Farmacie, la performance passa da territorio, organizzazione e consiglio

Farmacie, la performance passa da territorio, organizzazione e consiglio
Condividi:
Share

La farmacia italiana ha già imboccato la strada della trasformazione. Ma il passaggio decisivo non è più “fare servizi”. È qualcosa di più difficile e meno visibile: organizzare quei servizi, interpretarli dentro i bisogni sanitari reali del territorio, e renderli parte di una relazione stabile con i cittadini, i medici e il sistema sanitario locale. È il messaggio centrale che emerge dall’indagine realizzata da Homnya su 400 farmacie private italiane -200 high performing e 200 low performing- attraverso interviste CATI/CAWI con un tasso di redemption del 92%.

Lo studio, presentato in occasione di Cosmofarma, aveva un obiettivo preciso: identificare i driver strutturali, gestionali e culturali che spiegano le differenze di performance, con focus su passaggio generazionale, clima organizzativo, servizi, consulenza e rapporto con la sanità territoriale.
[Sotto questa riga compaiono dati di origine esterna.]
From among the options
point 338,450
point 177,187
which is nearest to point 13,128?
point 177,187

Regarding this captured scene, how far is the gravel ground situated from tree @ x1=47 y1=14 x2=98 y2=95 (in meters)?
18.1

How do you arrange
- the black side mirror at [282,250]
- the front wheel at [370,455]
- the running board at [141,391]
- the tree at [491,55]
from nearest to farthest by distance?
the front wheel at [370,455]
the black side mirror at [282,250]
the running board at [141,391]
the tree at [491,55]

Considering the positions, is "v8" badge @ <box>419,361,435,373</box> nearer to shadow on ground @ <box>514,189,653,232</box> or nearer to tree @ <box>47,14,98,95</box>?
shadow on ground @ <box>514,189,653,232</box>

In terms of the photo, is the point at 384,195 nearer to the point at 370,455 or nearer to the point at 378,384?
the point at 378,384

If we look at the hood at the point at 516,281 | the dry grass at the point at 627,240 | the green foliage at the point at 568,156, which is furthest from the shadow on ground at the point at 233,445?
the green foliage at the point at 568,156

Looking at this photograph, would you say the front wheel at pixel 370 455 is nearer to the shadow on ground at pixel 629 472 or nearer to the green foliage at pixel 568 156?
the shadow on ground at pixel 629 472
La selezione del campione si è basata su fatturato, confezioni vendute e numero di ingressi nel 2025 rispetto al 2024.

Il modello è convergente. La differenza è nell’esecuzione

Il primo dato rilevante è che la “farmacia dei servizi” non è più una prospettiva: è una realtà di fatto. Il 95% circa delle farmacie intervistate dichiara di operare con un modello equilibrato tra servizi sanitari e consulenza. Solo quote marginali si posizionano agli estremi, orientamento esclusivo ai diagnostici o alla sola consulenza.

Il punto critico emerge subito dopo: high e low performing dichiarano sostanzialmente lo stesso modello. La differenza, quindi, non sta più nell’adesione teorica, ma nella capacità di renderla operativa. Sul piano organizzativo, il 65% delle farmacie dichiara ruoli e responsabilità ben definiti nel team. Il 31% lavora ancora con un modello poco formalizzato, in cui tutti fanno tutto. Le high performing appaiono leggermente più strutturate, ma lo scarto non è determinante. Organizzazione interna è condizione necessaria, ma non sufficiente.
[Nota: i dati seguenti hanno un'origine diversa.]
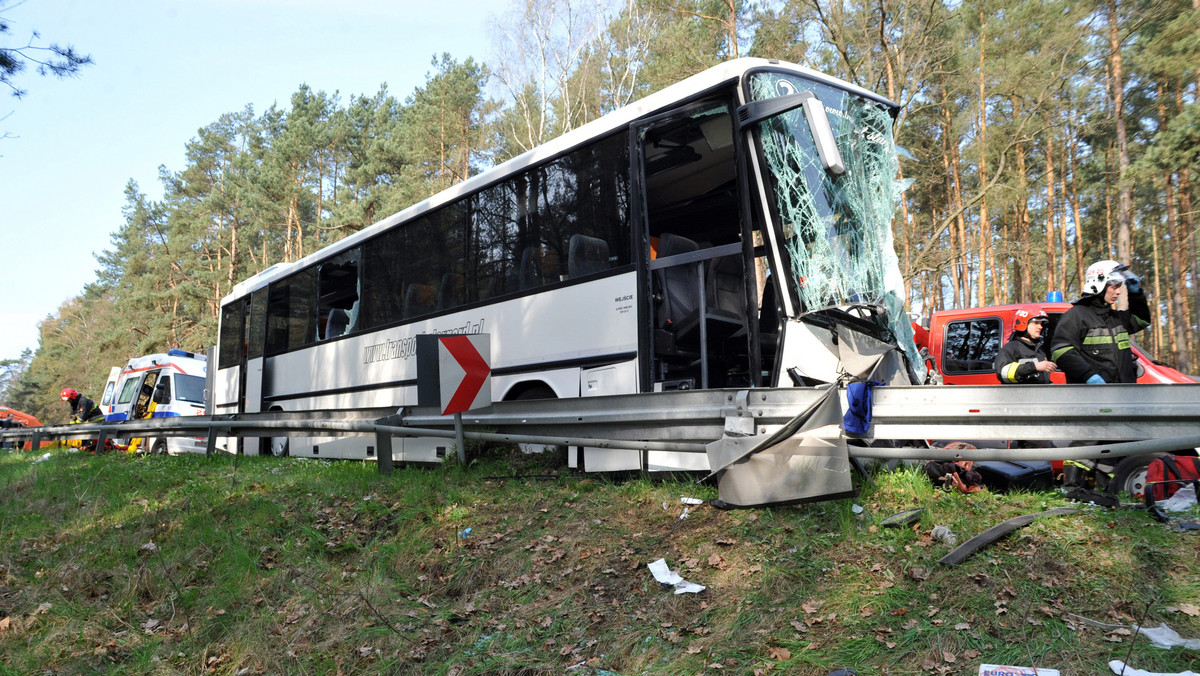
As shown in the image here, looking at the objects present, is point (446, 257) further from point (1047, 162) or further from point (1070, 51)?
point (1047, 162)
La formazione non basta, anzi, il dato sorprende

La formazione è ormai uno standard: oltre otto farmacie su dieci dichiarano che il personale ha partecipato, negli ultimi tre anni, a 2-5 eventi formativi al mese. Le aree più presidiate includono telemedicina e servizi digitali, diagnostica, dermocosmesi, gestione organizzativa e consulenza nutraceutica. Ma qui emerge uno degli elementi più controintuitivi dell’indagine: la maggiore intensità formativa non coincide con una migliore performance. Le low performing dichiarano addirittura una frequenza formativa più alta delle high performing. Il punto, quindi, non è quanta formazione si fa. È come viene tradotta nella relazione concreta con il paziente.

Il cliente arriva già deciso. Ma non per le high performing

Il dato più netto riguarda il comportamento dei cittadini. Per il 72% del campione, su dieci pazienti che entrano in farmacia, solo due chiedono consiglio al farmacista: gli altri otto hanno già un’idea precisa del prodotto da acquistare. È un segnale forte di come il processo decisionale si sposti sempre più a monte, tra informazione online, pubblicità, passaparola e abitudini consolidate.

Ma qui la differenza tra high e low diventa decisiva. Tra le low performing, il 100% riconosce il modello “2 su 10 che chiedono consiglio”. Tra le high, questa quota scende al 57%: nelle restanti, il farmacista riesce a intercettare il processo d’acquisto in modo più attivo, con percentuali di pazienti che cercano consiglio che arrivano fino a 6 su 10. Le farmacie che performano meglio non sono semplicemente quelle che vendono di più. Sono quelle che riescono a mantenere vivo il ruolo professionale del farmacista anche in un contesto in cui il cliente arriva autonomo e già orientato.

Il territorio: il nodo che non si chiude

Sul rapporto con la sanità del territorio, il 72% delle farmacie si valuta in modo sufficiente o buono, il 16% ottimo e il 12% insufficiente. Le low performing tendono persino ad auto-valutarsi più positivamente delle high, un segnale rivelatore: le farmacie più performanti sono anche le più critiche verso sé stesse, più capaci di leggere i propri limiti.

Quando si passa dalla percezione alla pratica, i gap diventano evidenti. Più della metà delle farmacie mostra livelli insufficienti nell’analisi strutturata dei bisogni sanitari del territorio. Solo una minoranza dichiara un approccio metodologico e continuativo. Molte farmacie vogliono essere presidi sanitari di prossimità, ma non dispongono degli strumenti -o della cultura- per capire sistematicamente quali siano i bisogni reali della popolazione che servono.

Ancora più netta la fotografia sulla gestione integrata del paziente. Nel 63% dei casi, meno del 20% dei pazienti viene seguito “a quattro mani” da farmacista e medico. Tra le high performing, il 39% dichiara che tra il 20% e il 50% dei pazienti è gestito in collaborazione con il medico; tra le low questa quota scende al 22%. Questo è probabilmente il vero driver di performance: non la presenza di servizi, ma la capacità di costruire una relazione operativa con i medici del territorio.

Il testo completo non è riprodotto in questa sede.